A Toronto hazzanit likely hit “11” on the cool mom-meter when she sang before a crowd of nearly 20,000, which included her three children, at a Toronto Raptors game.
As a cantor, Aviva Rajsky sings before much smaller crowds, a few hundred perhaps, but when she was tagged to sing the national anthems at the game at the Scotia Bank Arena in Toronto on Dec. 22, well that elevated her into the realm of, “your mom did that?”
Adding to her auspicious performance was the fact that it was also the first night of Hanukkah and the Raptors staged a somewhat miraculous comeback overcoming a 30-point deficit to defeat the Dallas Mavericks, 110-107. It was the greatest comeback in franchise history, or as people like to say around that time of year, “nes gadol hayah sham.”
Rajsky doesn’t like to brag, but the Raptors’ comeback prompted many calls, texts and emails from friends and family who noticed the coincidence: that after the anthems were performed by a Jewish singer, a cantor no less, on Hanukkah, a miracle of sorts did take place.
Rajsky is happy to take credit – for likely being the first female cantor to perform the national anthems at a Raptors game, not necessarily for summoning divine intervention to help the local basketball team.
Still, it’s something she hopes the Raptors take notice of.
In the meantime, Rajsky continues to make music. About 20 or 30 times a year, she is chazzanit at Congregation Habonim, a fast-growing synagogue that hosts High Holiday services as well as Shabbat services about 25 to 30 times a year.
Rajsky is also in the middle of cutting a jazz album with collaborator Tom Bellman, who also accompanies her on guitar at Habonim. The album is based on original material written by Bellman, with lyrics by Barbie Nichol.
It’s a sophisticated brand of music, hearkening back to the kind of standards once made popular by Ella Fitzgerald – classy and accessible, Rajsky said.
Rajsky can also belt out a country tune, and while she and Bellman jazz up traditional songs for synagogue, there’s no crossover where you’d find hymns to fast cars, booze and roadside bars in any of them.
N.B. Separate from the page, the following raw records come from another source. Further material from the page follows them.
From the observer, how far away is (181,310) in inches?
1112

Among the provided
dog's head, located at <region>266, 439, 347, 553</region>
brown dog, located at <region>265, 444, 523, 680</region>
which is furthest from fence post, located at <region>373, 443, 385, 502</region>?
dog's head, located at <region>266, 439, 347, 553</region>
For as long as she can remember, Rajsky has had music in her blood. Singing zemirot (Sabbath hymns) was a regular event for her family, and her mother used to joke that if you opened her up, you’d find music inside, Rajsky quipped.
It all stood her in good stead as she embarked on a career in music. At one time, Rajsky made a pretty good living as a piano bar singer. Her piano bar career, which included stints in Switzerland and Israel, was followed by one in which she began officiating and singing at bar and bat mitzvahs, as well as weddings.
She also put together a female jazz quartet, the Jazzabelles and has sung at many high profile events, including the funeral for Barry and Honey Sherman, the Wiesenthal Spirit of Hope event and the International March of the Living in Birkenau on the 70th anniversary of the end of the Second World War.
Eli Rubenstein, spiritual leader at Habonim, said the shul “has over 150 families on its waiting list, largely because of Aviva’s singing.”
“Aviva is, bar none, one of the most gifted individuals I have ever met. Her musical ability is extraordinary. Aviva also plays piano, composes music, conducts our choir and arranges all the harmonies.
“Service after service, her soul stirring voice deeply touches her audience in a way I have rarely seen in another singer.”
In 2006, Rajsky was asked to help her friend, Lisa Kent, during the High Holidays at the Danforth Jewish Circle.
“That’s when I got hooked on leading services,” she said.
But it was her song styling at a bar mitzvah that prompted one of the guests to suggest she contact Rubenstein about an opening there as an associate cantor under Esther Ghan Firestone, the first female cantor in Canada.
Her “audition” consisted of singing during the second day of Rosh Hashanah, around 10 years ago.
“I opened my mouth and I channeled Cantor Harold Klein,” she said, referring to the hazzan at the Shaarei Shomayim, her family’s shul.
“After that service, I felt changed. I felt like Moses coming down from the mountain, visibly different,” she said.
As it turns out, one of the members at Habonim is Judy Tanenbaum, wife of Larry Tanenbaum, who is part owner of the Raptors. She suggested Rajsky record a demo singing the national anthems and submit it to the team. She did so and quickly received a response: “Are you available to sing on Dec. 22, which at the time was only two weeks away?”
Yes of course, she replied, bringing along her children, aged 21, 20 and 18.
Until now, singing the anthems has been a once-in-a-lifetime experience, but given the game’s outcome and her apparent ability to summon divine intervention, Rajsky is available for future Raptors games.
Not to mention, weddings and bar and bat mitzvahs.